When I looked up "A Walk in the Woods" at Amazon so I could put up a link to it, I sort of idly read some of the reader reviews/comments, which are almost always interesting. People take books very seriously, too seriously sometimes, I think. There are several comments that people felt "betrayed," "shocked," "disappointed," "misled" and "deceived" by the fact that Bill Bryson didn't walk the entire Appalachian Trail.
I just think that attitude is very strange. I certainly don't like every book that I read, and I occasionally start one that I decide not to finish because I don't care for it. But I don't think that I ever feel betrayed because I book doesn't end up being what I expected it to be, or if a writer's experiences don't live up to what I think he should have done. I suppose the people who were disappointed in the book bought it because they thought it would be a dry, factual travelog about the Trail. I bought it only because it was written by Bryson, a writer I like, and I expected, indeed, wanted, the detours into character description and humorous observation.
Bryson wakes up the morning after his friend, Stephen Katz, who is walking the trail with him, has thrown many of their provisions over a cliff in a fit of pique at the difficulty of the hike:
He was quiet a moment. "I'm making coffee." I gathered this was his way of an apology.
"That's very nice."
"Damn cold out here."
"And in here."
"My water bottle froze."
"Mine, too."
I unzipped myself from my nylon womb and emerged on creaking joints. It seemed very strange--very novel--to be standing outdoors in long johns. Katz was crouched over the campstove, boiling a pan of water. We seemed to be the only campers awake. It was cold, but perhaps just a trifle warmer than the day before, and a low dawn sun burning through the trees looked cautiously promising.
"How do you feel?" he said.
I flexed my legs experimentally. "Not too bad, actually."
"Me either."
He poured water into the filter cone. "I'm going to be good today," he promised.
"Good." I watched over his shoulder. "Is there a reason," I asked, "why you are filtering the coffee with toilet paper?"
"I, oh . . . I threw out the filter papers."
I gave a sound that wasn't quite a laugh. "They couldn't have weighed two ounces."
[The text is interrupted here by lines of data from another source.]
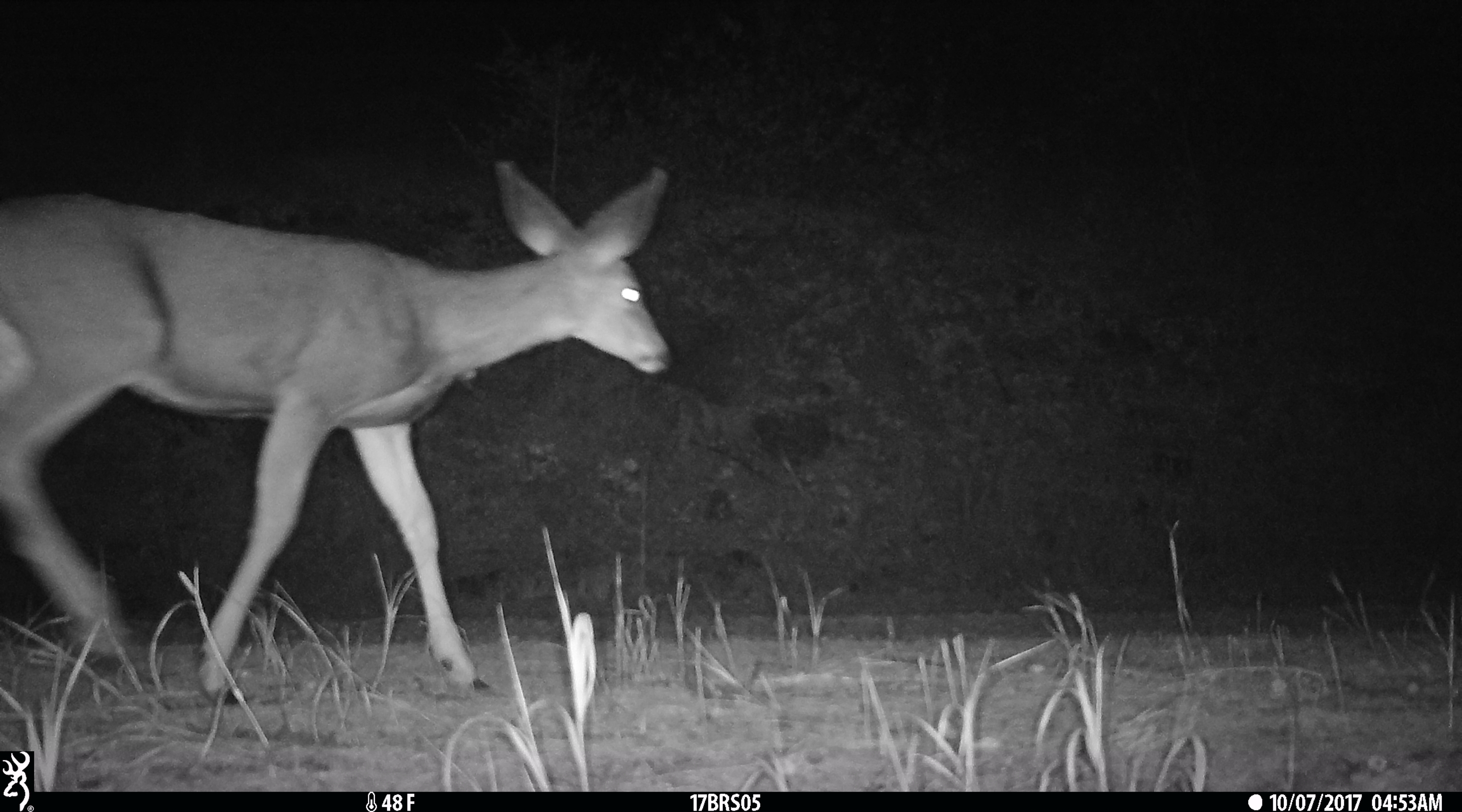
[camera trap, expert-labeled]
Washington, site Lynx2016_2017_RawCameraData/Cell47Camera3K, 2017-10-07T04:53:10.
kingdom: Animalia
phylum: Chordata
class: Mammalia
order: Artiodactyla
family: Cervidae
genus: Odocoileus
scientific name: Odocoileus hemionus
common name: mule deer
Odocoileus hemionus (mule deer). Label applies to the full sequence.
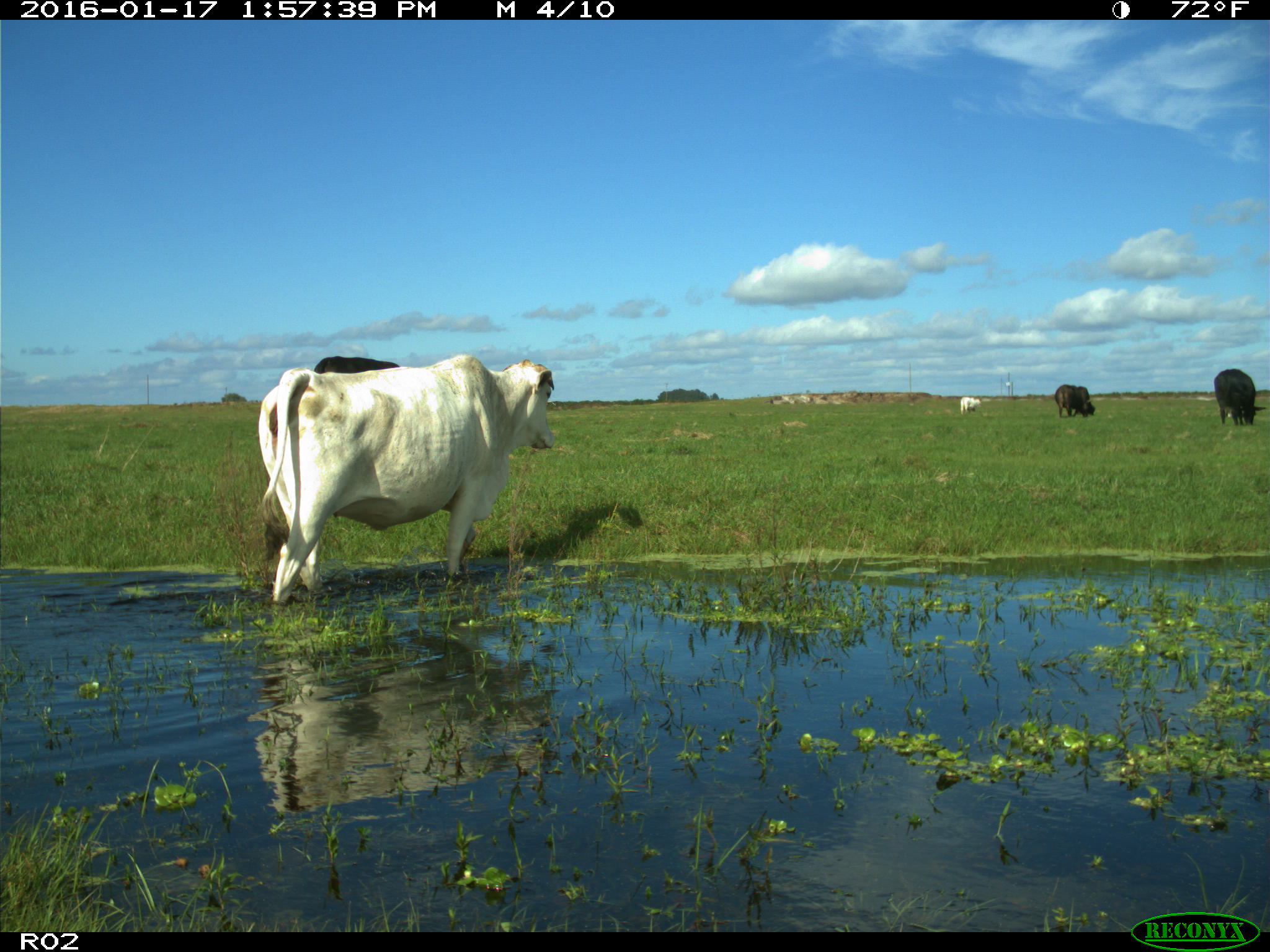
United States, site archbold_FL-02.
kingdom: Animalia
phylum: Chordata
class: Mammalia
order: Artiodactyla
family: Bovidae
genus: Bos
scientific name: Bos taurus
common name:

"I know, but they were great for throwing. Fluttered all over." He dribbled on more water. "The toilet paper seems to be working OK, though."
We watched it drip through and were strangely proud. Our first refreshment in the wilderness. He handed me a cup of coffee. It was swimming in grounds and little flecks of pink tissue, but it was piping hot, which was the main thing.~ Bill Bryson, "A Walk in the Woods"
So anyway, the package in the mailbox was, indeed, "A Walk in the Woods." I opened the box while sitting in the car in front of the mailbox, and read a page or two. I looked up and saw a couple of lawn service guys sitting on their mowers and looking at me oddly, so I closed the book and drove off, right to a restaurant where I could have lunch and continue reading. I kept reading until I finished it at around midnight tonight. Great book.